The prime sponsor of the legislation, state Rep. Nancy Barto, downplayed any hurdles the provision would represent.

"Certainly, people in rural areas are accustomed to traveling long distances for services," said Barto, R-Phoenix. "This isn't going to keep women from receiving these prescriptions."

See, if you're already used to having to drive 50 miles to the pharmacy, it won't be at all inconvenient to drive another 50 when the first pharmacist invites you to fuck off, and then another 50, and another 50 until you manage to hit a Walgreen's with a pharmacist who will actually do his job! Why are you complaining? Harpy!

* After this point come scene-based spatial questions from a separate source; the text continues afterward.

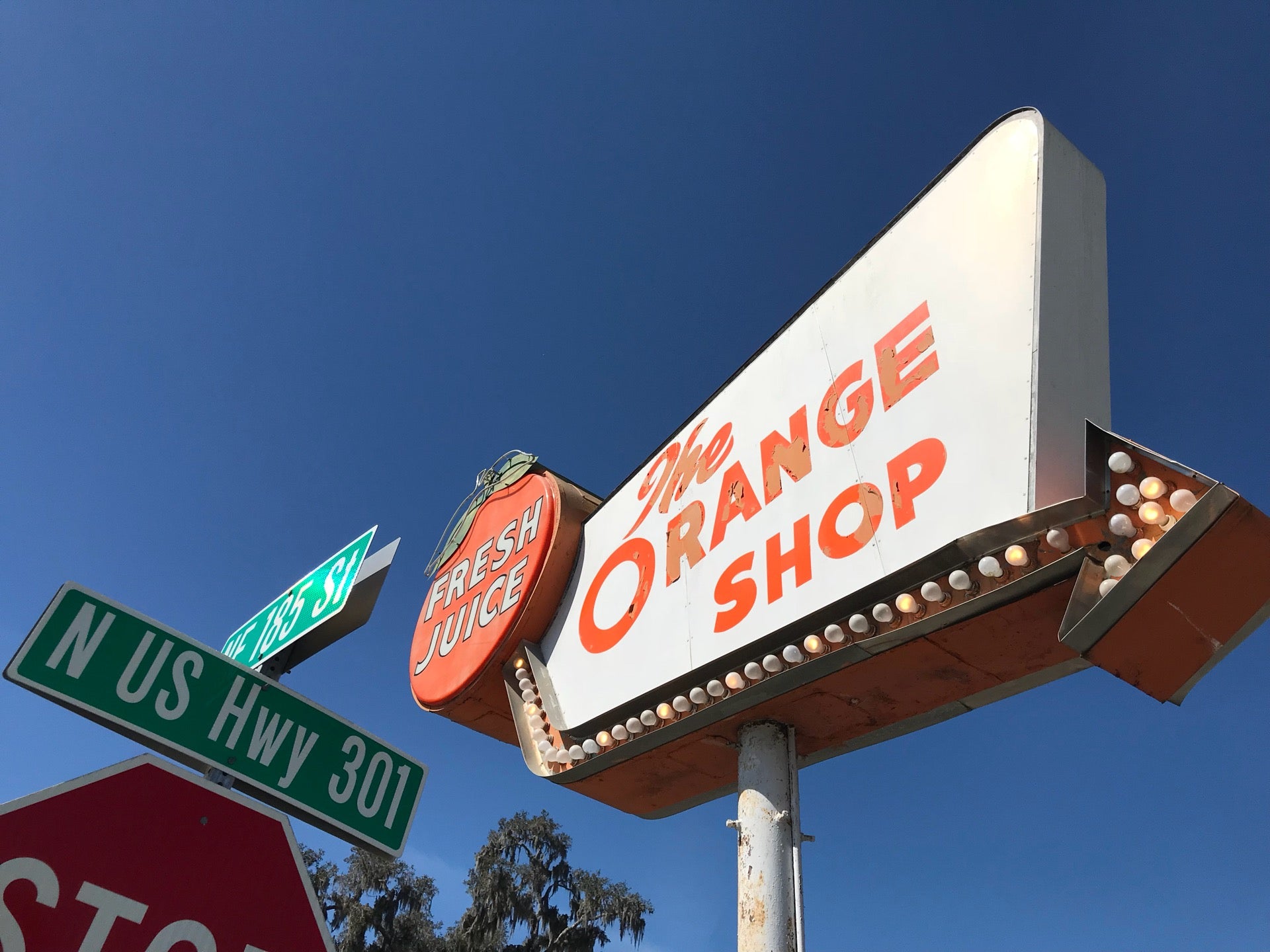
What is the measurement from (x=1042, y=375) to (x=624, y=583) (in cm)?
404

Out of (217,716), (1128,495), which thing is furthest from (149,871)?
(1128,495)

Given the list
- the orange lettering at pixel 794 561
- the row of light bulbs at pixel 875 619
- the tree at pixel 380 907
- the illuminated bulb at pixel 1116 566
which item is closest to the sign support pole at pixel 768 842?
the row of light bulbs at pixel 875 619

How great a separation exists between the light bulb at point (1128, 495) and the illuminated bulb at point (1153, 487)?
3cm

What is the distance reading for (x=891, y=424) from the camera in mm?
5070

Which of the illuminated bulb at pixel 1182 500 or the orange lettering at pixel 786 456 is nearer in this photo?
A: the illuminated bulb at pixel 1182 500

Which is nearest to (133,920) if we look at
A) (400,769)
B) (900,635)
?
(400,769)

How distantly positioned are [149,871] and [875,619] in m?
3.70

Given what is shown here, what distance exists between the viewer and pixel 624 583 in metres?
7.14

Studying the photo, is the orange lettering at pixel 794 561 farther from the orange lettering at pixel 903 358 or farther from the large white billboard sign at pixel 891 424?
the orange lettering at pixel 903 358

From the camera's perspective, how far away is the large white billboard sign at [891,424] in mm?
4359

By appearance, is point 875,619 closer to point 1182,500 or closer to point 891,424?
point 891,424

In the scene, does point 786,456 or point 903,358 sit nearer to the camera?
point 903,358

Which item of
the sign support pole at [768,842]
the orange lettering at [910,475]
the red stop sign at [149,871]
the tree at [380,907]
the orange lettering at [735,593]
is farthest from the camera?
the tree at [380,907]

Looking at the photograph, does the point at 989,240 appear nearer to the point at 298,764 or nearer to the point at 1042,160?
the point at 1042,160
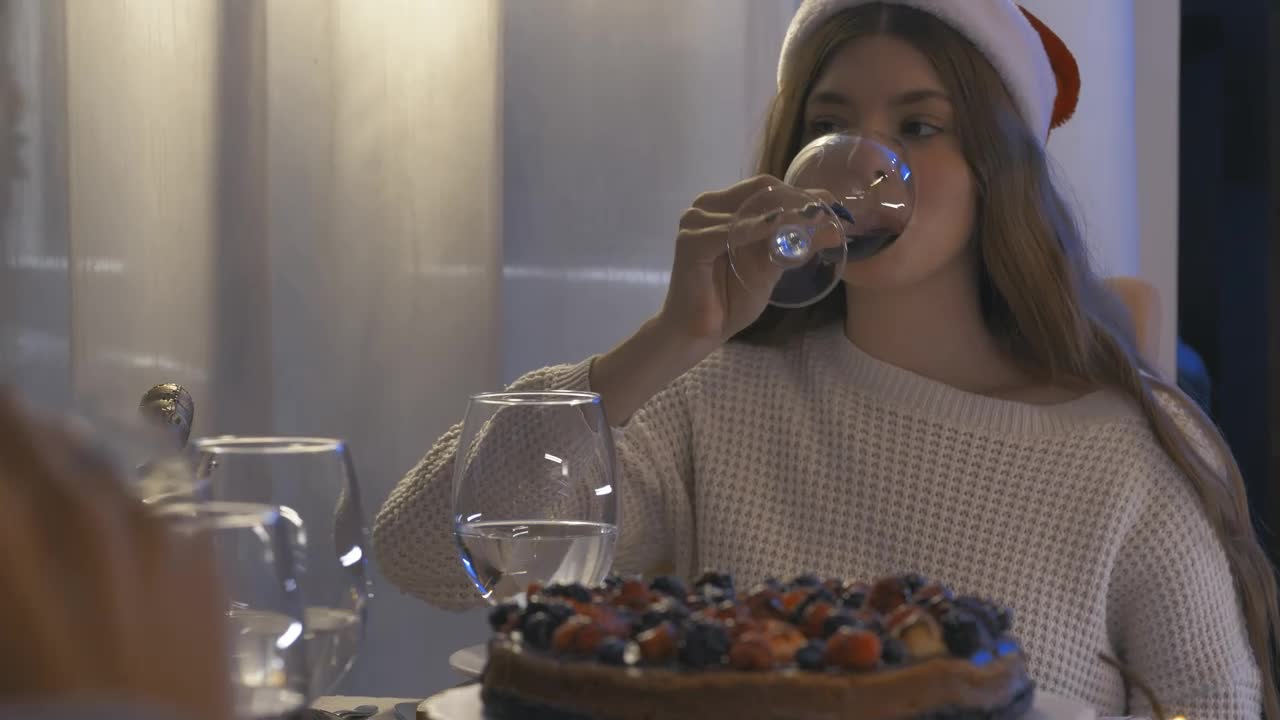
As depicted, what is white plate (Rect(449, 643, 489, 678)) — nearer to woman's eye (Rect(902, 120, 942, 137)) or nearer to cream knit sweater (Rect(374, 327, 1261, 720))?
cream knit sweater (Rect(374, 327, 1261, 720))

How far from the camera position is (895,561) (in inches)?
57.6

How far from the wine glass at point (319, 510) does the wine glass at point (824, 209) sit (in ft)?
2.24

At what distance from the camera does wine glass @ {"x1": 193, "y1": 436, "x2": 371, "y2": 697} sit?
1.71 feet

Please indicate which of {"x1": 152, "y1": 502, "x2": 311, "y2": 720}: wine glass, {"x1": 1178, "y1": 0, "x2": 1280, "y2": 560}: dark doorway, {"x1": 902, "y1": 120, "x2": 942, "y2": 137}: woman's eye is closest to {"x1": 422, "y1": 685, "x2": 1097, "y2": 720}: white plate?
{"x1": 152, "y1": 502, "x2": 311, "y2": 720}: wine glass

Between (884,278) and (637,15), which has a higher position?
(637,15)

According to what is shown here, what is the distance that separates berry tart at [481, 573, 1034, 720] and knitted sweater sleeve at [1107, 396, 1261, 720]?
0.75 metres

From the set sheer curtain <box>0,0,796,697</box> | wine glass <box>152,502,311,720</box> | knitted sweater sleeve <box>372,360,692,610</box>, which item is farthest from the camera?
sheer curtain <box>0,0,796,697</box>

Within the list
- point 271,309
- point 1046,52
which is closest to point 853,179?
point 1046,52

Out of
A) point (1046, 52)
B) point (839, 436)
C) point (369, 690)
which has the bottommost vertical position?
point (369, 690)

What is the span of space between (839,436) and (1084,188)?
3.27 feet

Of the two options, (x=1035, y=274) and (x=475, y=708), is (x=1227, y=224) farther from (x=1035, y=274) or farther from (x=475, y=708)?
(x=475, y=708)

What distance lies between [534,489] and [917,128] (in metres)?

I hope Sec. Napolitano totally rocks Homeland Security and turns it into an effective, functional agency so that it will have been worth it for her to give the Maricopa County Republicans a two-year head start on turning Arizona into a conservative politician's paradise. But this sets the bar impossibly damn high.

1 comment:

Cyrus said...

How about if we expand the legislation to allow pharmacists to stop selling drugs that are tested on animals - due to religious or moral opposition?

And maybe we could add something to allow pharmacists who think it's morally wrong to overpopulate the planet to refuse pre-natal medicines.

And, every Walgreens across the country could have a list posted on the front door, explaining every moral and ethical belief of each and every person on the pharmacy staff.